Sunday, March 08, 2009

More on the new syntax engine for bespin

And so here continues my journey in porting the CodeMirror parser / tokenizer to the bespin syntax engine. While at my first iteration I basically just merged the codebase and managed some initial nicely-colorized rendering, I bypassed the mechanism which actually makes CodeMirror parser / tokenizer an interesting choice for bespin: the interruptable / resumable parsing. Now this is halfway working so let me explain it in detail:
The default bespin syntax highlighter works on a per line base and is extremely fast (magnitudes faster than any approach involving real parsing) and its performance is independent from the document size. But if we wanna have real syntax analysis in real-time, there is a price to pay for it and this price is a slower syntax engine. But with some real computer science (many dissertations have been written about parsers) and a lot of tricks, the user hopefully won't perceive any loss in responsiveness.

The streaming tokenizer / parser approach

While most parsers need to read the full document to parse it then all at once, CodeMirror is more like a streaming pipeline engine: it can start at any line in the document, after processing that line, the engine spits out immediately the tokens containing the syntax coloring information and in the near future callbacks for indentation and maybe even code-completion. So how does this engine work ? The main trick is that the parser stores its state at each line, so it can resume its operation at any line. Of course with all the details, it is a bit more complicated:

First we have our document, bespin internally represents it as an array of lines of text. Then there is a StringStream wrapper, which allows us to treat the document like a stream. Then there is a stream traverser which goes forward through the stream, passing the stream content to the tokenizer, which splits the stream into tokens and the last element in the pipeline, the parser does the main job of further analyzing those tokens. For every line the parser attaches a copy of itself (or better: its internal state) to he line. So once the document is initially parsed up to a certain line Y and the the user changes something at a previous line X, the engine retrieves the stream starting at line X, grabs the parser which has been attached to line X and continues its job there.

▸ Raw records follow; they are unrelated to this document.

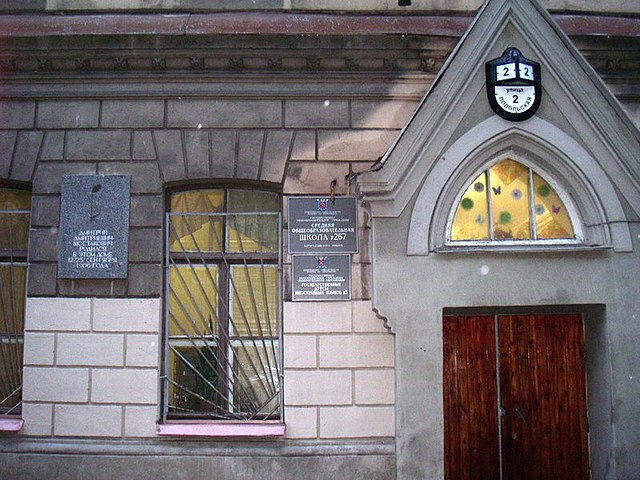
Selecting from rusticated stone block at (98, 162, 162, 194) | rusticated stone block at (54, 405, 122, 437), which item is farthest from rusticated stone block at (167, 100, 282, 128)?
rusticated stone block at (54, 405, 122, 437)

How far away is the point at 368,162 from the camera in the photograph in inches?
257

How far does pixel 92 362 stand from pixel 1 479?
60.3 inches

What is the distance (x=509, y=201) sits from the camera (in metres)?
6.30

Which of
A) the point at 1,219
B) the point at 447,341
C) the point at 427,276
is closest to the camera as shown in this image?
the point at 427,276

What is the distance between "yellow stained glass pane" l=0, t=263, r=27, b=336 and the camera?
22.0 ft

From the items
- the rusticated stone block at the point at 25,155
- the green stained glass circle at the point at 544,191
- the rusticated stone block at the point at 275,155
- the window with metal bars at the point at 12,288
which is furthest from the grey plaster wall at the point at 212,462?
the green stained glass circle at the point at 544,191

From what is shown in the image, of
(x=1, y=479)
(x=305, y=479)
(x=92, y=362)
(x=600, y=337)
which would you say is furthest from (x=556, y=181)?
(x=1, y=479)

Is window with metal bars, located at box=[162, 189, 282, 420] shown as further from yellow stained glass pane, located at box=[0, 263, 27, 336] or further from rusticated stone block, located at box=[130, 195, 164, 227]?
yellow stained glass pane, located at box=[0, 263, 27, 336]

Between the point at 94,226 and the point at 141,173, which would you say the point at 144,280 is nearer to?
the point at 94,226

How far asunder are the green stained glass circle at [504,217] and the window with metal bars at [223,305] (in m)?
2.44

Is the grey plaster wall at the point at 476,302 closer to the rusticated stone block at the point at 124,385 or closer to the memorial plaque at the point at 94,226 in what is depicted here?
the rusticated stone block at the point at 124,385

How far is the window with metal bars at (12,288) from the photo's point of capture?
21.9 ft

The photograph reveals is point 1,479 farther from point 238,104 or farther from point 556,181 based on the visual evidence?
point 556,181

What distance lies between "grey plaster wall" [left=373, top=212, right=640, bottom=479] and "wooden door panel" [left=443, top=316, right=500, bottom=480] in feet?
1.55
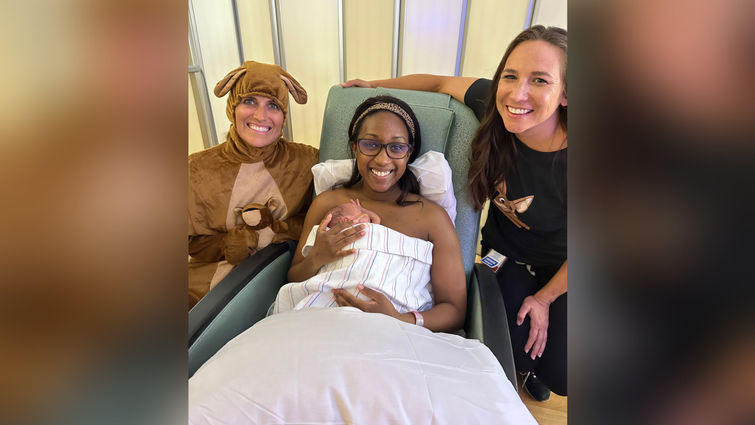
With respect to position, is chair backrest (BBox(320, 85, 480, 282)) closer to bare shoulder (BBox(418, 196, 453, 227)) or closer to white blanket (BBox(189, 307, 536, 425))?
bare shoulder (BBox(418, 196, 453, 227))

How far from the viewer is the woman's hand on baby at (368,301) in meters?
1.06

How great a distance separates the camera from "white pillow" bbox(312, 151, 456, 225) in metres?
1.36

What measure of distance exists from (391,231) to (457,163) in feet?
1.25

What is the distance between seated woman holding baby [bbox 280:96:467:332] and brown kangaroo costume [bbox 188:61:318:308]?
0.18 meters

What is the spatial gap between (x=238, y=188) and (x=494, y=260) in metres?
0.89

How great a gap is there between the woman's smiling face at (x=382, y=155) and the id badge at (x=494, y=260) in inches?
16.3

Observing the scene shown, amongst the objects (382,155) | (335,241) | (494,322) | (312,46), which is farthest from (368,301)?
(312,46)

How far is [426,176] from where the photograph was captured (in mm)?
1370
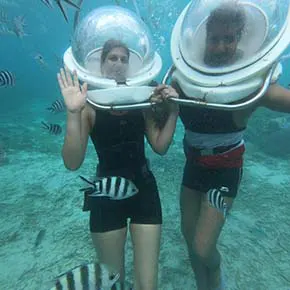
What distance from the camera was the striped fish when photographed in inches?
69.8

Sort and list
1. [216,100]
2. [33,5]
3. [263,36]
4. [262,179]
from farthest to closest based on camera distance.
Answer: [33,5] < [262,179] < [263,36] < [216,100]

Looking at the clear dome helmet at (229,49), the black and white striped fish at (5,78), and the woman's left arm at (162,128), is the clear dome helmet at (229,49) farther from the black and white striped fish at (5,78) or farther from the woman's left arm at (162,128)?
the black and white striped fish at (5,78)

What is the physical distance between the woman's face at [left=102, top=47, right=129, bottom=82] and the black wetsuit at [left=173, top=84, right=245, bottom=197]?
1.77ft

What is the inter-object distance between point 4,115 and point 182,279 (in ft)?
47.8

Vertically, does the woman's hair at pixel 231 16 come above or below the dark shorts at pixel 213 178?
above

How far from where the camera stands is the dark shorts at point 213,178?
2.86m

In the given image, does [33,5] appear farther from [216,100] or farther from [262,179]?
[216,100]

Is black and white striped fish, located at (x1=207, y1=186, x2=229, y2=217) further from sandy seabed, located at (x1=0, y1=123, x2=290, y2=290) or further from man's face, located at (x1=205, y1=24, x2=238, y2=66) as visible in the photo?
sandy seabed, located at (x1=0, y1=123, x2=290, y2=290)

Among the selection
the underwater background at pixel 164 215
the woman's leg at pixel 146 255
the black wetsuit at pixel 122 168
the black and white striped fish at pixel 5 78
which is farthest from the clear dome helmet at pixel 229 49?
the black and white striped fish at pixel 5 78

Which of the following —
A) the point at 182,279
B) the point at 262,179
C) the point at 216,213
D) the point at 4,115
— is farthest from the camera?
the point at 4,115

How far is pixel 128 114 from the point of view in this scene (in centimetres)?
260

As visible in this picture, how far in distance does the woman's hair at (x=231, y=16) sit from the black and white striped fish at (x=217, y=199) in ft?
4.40

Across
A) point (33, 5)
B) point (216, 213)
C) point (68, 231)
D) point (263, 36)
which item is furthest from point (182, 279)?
point (33, 5)

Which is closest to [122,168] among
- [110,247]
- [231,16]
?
[110,247]
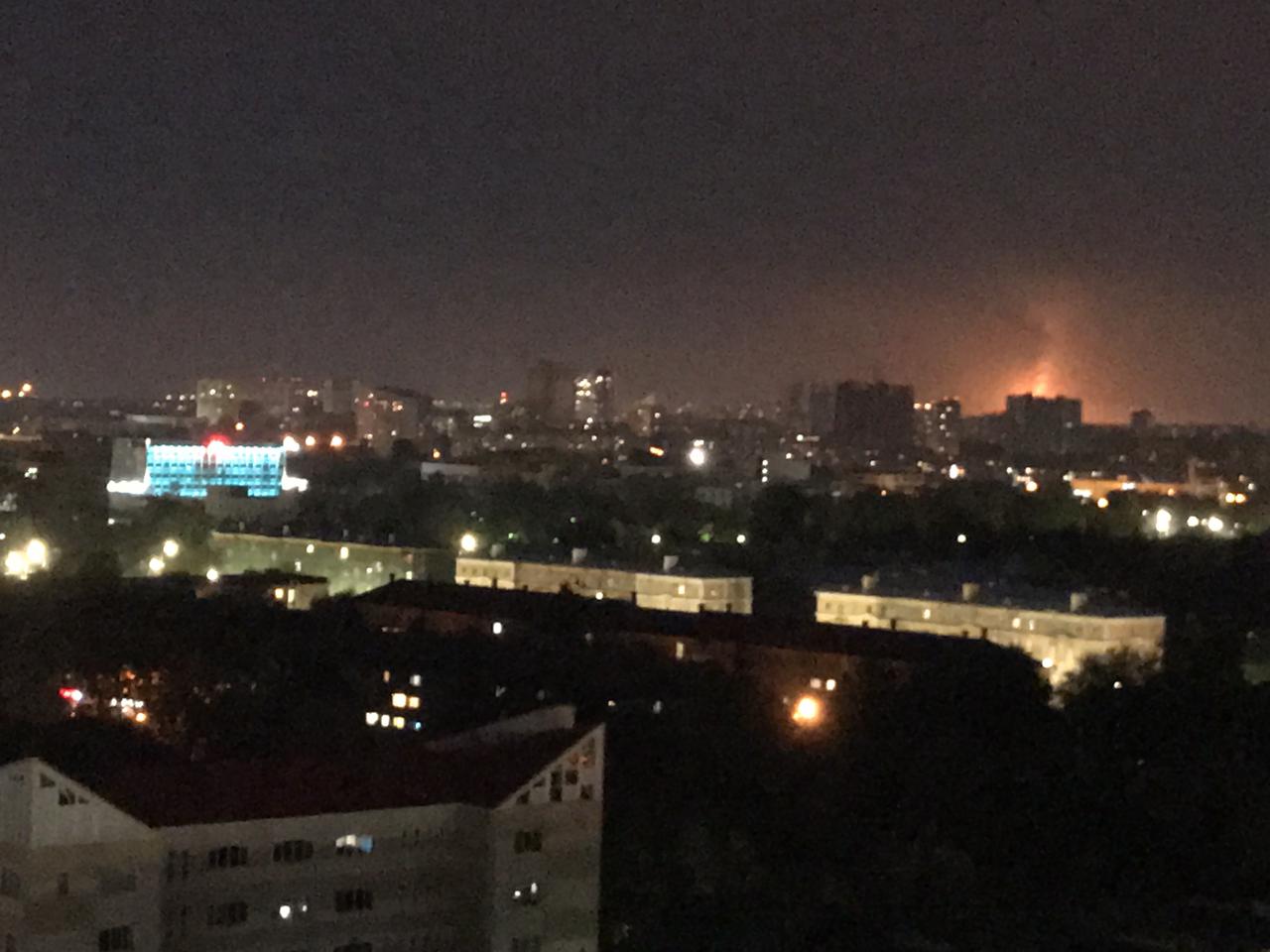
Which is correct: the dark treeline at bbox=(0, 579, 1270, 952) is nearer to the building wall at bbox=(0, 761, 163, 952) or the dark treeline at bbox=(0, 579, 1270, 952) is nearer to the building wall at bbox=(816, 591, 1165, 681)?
the building wall at bbox=(0, 761, 163, 952)

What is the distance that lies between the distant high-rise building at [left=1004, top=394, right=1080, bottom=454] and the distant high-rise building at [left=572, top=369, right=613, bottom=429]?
1040 centimetres

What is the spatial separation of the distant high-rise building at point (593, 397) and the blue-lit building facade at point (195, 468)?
93.7ft

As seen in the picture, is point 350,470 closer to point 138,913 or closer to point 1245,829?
point 1245,829

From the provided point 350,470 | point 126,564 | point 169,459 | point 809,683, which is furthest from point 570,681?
point 350,470

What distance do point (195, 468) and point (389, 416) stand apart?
20.2m

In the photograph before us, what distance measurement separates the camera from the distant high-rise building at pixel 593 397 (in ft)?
175

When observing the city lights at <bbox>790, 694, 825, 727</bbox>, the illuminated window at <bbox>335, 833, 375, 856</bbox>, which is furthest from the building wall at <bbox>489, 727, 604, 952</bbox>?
the city lights at <bbox>790, 694, 825, 727</bbox>

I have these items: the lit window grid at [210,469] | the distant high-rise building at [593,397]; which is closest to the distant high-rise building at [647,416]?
the distant high-rise building at [593,397]

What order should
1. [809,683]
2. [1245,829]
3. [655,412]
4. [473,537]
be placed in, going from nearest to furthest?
[1245,829] → [809,683] → [473,537] → [655,412]

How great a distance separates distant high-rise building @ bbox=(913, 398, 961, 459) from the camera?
51250 millimetres

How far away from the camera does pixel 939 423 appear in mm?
52625

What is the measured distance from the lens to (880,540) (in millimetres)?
18938

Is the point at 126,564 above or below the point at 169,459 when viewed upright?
below

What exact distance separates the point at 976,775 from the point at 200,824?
148 inches
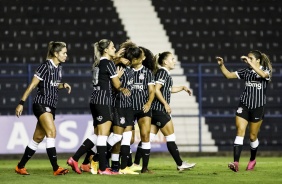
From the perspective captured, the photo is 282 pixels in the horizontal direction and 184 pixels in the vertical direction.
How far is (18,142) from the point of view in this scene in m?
20.8

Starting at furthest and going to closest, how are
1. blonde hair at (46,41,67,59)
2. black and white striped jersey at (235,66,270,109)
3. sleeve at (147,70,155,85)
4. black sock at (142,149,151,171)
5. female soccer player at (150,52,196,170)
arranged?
black and white striped jersey at (235,66,270,109) → female soccer player at (150,52,196,170) → black sock at (142,149,151,171) → sleeve at (147,70,155,85) → blonde hair at (46,41,67,59)

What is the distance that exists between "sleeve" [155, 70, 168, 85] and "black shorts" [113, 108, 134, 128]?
82 cm

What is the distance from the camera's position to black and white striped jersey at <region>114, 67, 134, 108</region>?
1292 centimetres

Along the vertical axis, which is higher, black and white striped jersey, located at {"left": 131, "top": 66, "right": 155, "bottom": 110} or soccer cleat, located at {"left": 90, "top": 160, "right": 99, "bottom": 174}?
black and white striped jersey, located at {"left": 131, "top": 66, "right": 155, "bottom": 110}

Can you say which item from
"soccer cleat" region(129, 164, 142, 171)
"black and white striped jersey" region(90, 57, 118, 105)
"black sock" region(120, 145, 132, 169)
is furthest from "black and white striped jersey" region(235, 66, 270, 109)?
"black and white striped jersey" region(90, 57, 118, 105)

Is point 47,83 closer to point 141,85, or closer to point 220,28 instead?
point 141,85

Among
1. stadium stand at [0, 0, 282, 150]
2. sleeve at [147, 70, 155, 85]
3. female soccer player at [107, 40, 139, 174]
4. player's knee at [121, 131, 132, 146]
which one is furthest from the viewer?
stadium stand at [0, 0, 282, 150]

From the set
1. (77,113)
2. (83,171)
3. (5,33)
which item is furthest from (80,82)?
(83,171)

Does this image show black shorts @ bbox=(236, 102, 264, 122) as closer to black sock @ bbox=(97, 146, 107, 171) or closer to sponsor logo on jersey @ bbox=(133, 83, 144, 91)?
sponsor logo on jersey @ bbox=(133, 83, 144, 91)

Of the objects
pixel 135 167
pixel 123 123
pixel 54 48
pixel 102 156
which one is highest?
pixel 54 48

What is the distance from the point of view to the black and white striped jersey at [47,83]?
1262 cm

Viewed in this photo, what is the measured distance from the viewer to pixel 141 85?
1314 cm

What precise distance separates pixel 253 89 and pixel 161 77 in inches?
67.1

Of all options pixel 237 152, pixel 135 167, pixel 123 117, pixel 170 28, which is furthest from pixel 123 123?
pixel 170 28
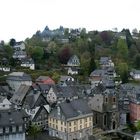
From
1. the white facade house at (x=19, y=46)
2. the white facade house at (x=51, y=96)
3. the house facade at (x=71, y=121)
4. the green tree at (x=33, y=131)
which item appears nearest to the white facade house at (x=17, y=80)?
the white facade house at (x=51, y=96)

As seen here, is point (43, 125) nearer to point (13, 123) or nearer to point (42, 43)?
point (13, 123)

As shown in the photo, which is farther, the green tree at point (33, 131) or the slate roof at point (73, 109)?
the slate roof at point (73, 109)

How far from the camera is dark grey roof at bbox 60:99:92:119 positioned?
48444 mm

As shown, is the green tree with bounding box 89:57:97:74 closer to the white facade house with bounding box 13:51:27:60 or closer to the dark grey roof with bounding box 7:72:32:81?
the white facade house with bounding box 13:51:27:60

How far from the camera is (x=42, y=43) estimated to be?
122750 millimetres

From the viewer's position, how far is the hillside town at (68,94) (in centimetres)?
4872

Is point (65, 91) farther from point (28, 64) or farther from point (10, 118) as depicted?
point (28, 64)

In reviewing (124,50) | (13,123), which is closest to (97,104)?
(13,123)

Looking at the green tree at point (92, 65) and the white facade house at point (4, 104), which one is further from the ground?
the green tree at point (92, 65)

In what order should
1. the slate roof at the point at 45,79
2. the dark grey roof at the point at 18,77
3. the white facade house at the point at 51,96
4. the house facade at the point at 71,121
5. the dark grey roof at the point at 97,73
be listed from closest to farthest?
the house facade at the point at 71,121 < the white facade house at the point at 51,96 < the dark grey roof at the point at 18,77 < the slate roof at the point at 45,79 < the dark grey roof at the point at 97,73

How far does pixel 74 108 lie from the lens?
49938mm

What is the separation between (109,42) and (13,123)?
89.1 m

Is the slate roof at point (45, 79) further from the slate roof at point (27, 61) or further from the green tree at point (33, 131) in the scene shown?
the green tree at point (33, 131)

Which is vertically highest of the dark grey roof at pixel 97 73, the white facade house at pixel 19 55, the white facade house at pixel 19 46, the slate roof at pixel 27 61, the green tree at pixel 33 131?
the white facade house at pixel 19 46
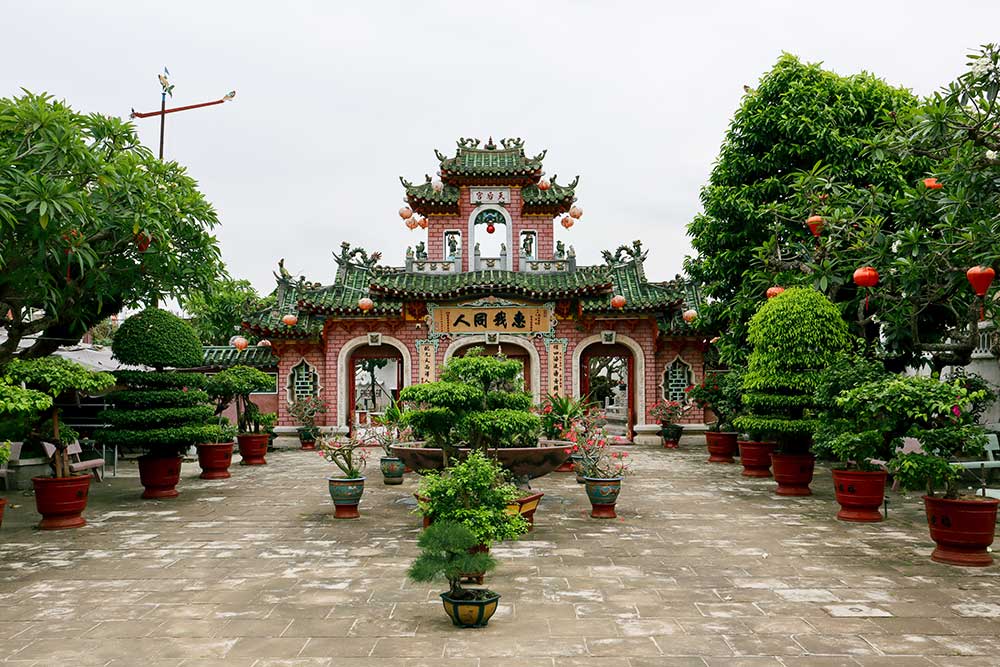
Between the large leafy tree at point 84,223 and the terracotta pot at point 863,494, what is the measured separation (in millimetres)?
8338

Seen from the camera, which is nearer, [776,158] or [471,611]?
[471,611]

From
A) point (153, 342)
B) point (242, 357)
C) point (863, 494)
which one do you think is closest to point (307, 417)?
point (242, 357)

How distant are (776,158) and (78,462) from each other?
41.1ft

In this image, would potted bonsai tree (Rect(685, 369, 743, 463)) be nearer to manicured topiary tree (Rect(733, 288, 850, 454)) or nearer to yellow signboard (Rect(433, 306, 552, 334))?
manicured topiary tree (Rect(733, 288, 850, 454))

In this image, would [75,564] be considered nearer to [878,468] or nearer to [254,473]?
[254,473]

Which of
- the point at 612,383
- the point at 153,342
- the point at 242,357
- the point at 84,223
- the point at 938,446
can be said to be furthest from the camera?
the point at 612,383

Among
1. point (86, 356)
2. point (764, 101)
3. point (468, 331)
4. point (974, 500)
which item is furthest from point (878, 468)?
point (86, 356)

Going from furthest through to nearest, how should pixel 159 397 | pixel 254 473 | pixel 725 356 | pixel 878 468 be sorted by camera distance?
pixel 725 356, pixel 254 473, pixel 159 397, pixel 878 468

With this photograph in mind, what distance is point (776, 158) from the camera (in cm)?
1345

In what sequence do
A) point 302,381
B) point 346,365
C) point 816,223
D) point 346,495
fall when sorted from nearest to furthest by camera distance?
1. point 346,495
2. point 816,223
3. point 302,381
4. point 346,365

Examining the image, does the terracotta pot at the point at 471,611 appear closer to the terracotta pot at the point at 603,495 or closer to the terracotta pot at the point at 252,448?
the terracotta pot at the point at 603,495

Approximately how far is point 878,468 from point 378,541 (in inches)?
224

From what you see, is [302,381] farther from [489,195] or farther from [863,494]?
[863,494]

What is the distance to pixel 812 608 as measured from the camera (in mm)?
5059
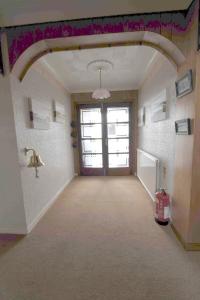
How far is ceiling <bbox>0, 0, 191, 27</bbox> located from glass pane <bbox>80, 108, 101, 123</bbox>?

Of course there are a lot of things which can go wrong. For example the engine loosing sync between the stream representing the actual text lines, the document itself and the stored parsers. If this happens the document needs to be fully reparsed, which is a performance disaster. And this happens right now, because a few parts are not implemented yet, but I am working on it.

I am very excited about integrating the engine with Malte Ubi's work: offloading the engine to webworkers / gears for async background syntax analysis and merging it with the upcoming thunderhead editor component, which is optimized for calling the syntax engine only when really necessary. Right now I am messing with caching (otherwise the parser would block the UI, arrghh !!!), I try to detect whether calling the syntax engine is necessary, if not I provide cached results if available.

So the next week will be very interesting, to see how these things rapidly evolve.